| AIM OF THE EXERCISE |
Please rewrite the Erzya wedding text from "Senior females of" to "to six months.", putting "a year" in place of "six months".

| TEXT SEGMENT |
━━━━━━━━━━━━━━━━━━━━━━━━━━━━━━

Following the Ancestors’ Laws. Traditional Erzya wedding in the Republic of Mordovia

The Erzya wedding is interesting and distinctive in its way of combining elements of two cultures: pagan and Orthodox. The description of the wedding ceremony was written down by researchers from the words of the women of the village of Podlesnaya Tavla in Mordovia who got married according to the traditions of the Erzya wedding.

Choosing a bride and matchmaking

Before a wedding takes place, various preparations need to be performed, such as preliminary matchmaking, engagement, matchmaking itself, gifts preparation, maiden’s bath, bride’s porridge, farewell to home, baking pies.

Once the decision on the wedding is made, praying starts in the groom’s family. Each family has its own ancestral candle to be put on the table alongside bread and salt during the praying. Every family member participates in praying and appeals to Vere Paz (the Almighty God), Kudon Kirdi (the Keeper of the House), and the deceased ancestors with a request to help them fulfill their plans. During the praying, a “forward-goer” is appointed to negotiate with the bride’s parents.

The forward-goer can go to the fence of the bride’s house at night and leave bread and a whip there. If the bride’s parents take them home early in the morning, it means that they are ready to negotiate. If the gifts remain untouched, it means that the bride’s parents are not yet ready to give their daughter in marriage. 

Sometimes, the forward-goer goes immediately to the bride’s parents, taking with him “shumbra kshi” (bread for health), a rolling pin, and a pan gripper to scare away evil spirits. After some time, the day of the official matchmaking is appointed. Before the matchmaking day, praying in the groom’s house commences again. On this day, the matchmakers take bread, salt, fish, and home brew with them, perform amulet rituals (putting a coin under the heel, sticking needles in homespun coats), and go to the bride’s house. The groom does not participate in the matchmaking. With the bride’s price and dowry settled, the groom’s and bride’s parents shake their hands to make a wedding deal. They call for the bride and tell her about the upcoming wedding. The bride begins to wail and cry. If she doesn’t know how to do it, a special keener is invited.

Preparing for the wedding

Senior females of the village of Podlesnaya Tavla recall that this leg of the ceremony consists of the rite of the betrothal, viewing of the bride, viewing of the groom’s house, purchasing of gifts, appointing of the wedding day, the day of porridge, stuffing of the chest, and a maiden’s bath. All this can last from a week to six months.

━━━━━━━━━━━━━━━━━━━━━━━━━━━━━━

| RECORDS PROVIDED |
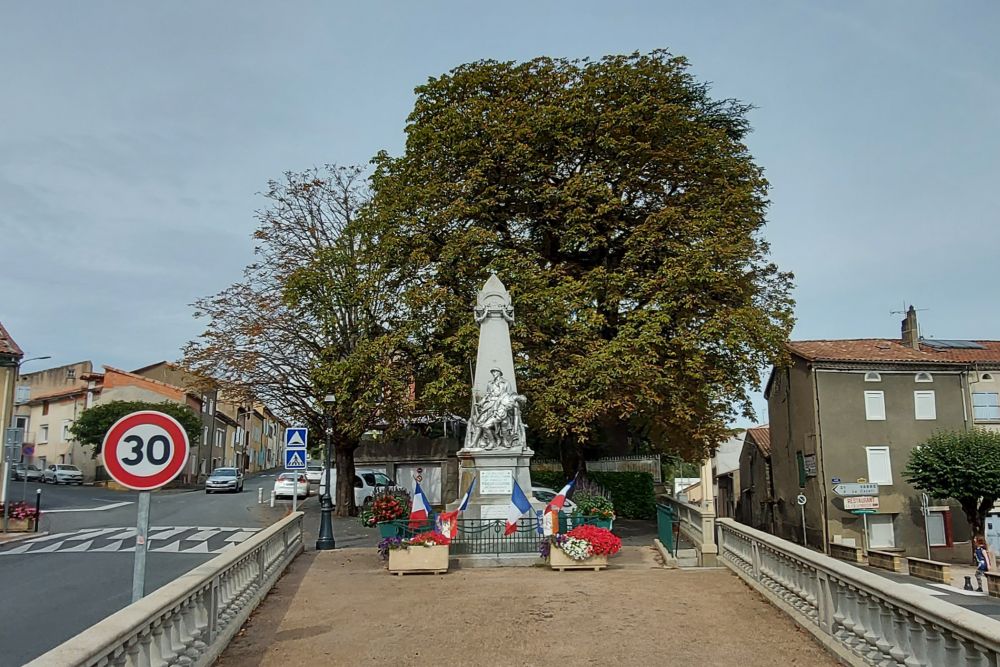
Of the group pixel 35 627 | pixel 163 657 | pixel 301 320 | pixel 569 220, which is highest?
pixel 569 220

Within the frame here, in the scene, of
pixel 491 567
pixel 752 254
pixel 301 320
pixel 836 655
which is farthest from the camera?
pixel 301 320

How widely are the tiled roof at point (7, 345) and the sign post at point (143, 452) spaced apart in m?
29.5

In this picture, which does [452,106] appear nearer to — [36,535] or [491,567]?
[491,567]

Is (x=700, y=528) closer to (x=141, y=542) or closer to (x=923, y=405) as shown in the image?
(x=141, y=542)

━━━━━━━━━━━━━━━━━━━━━━━━━━━━━━

| THE RESULT |
Senior females of the village of Podlesnaya Tavla recall that this leg of the ceremony consists of the rite of the betrothal, viewing of the bride, viewing of the groom’s house, purchasing of gifts, appointing of the wedding day, the day of porridge, stuffing of the chest, and a maiden’s bath. All this can last from a week to a year.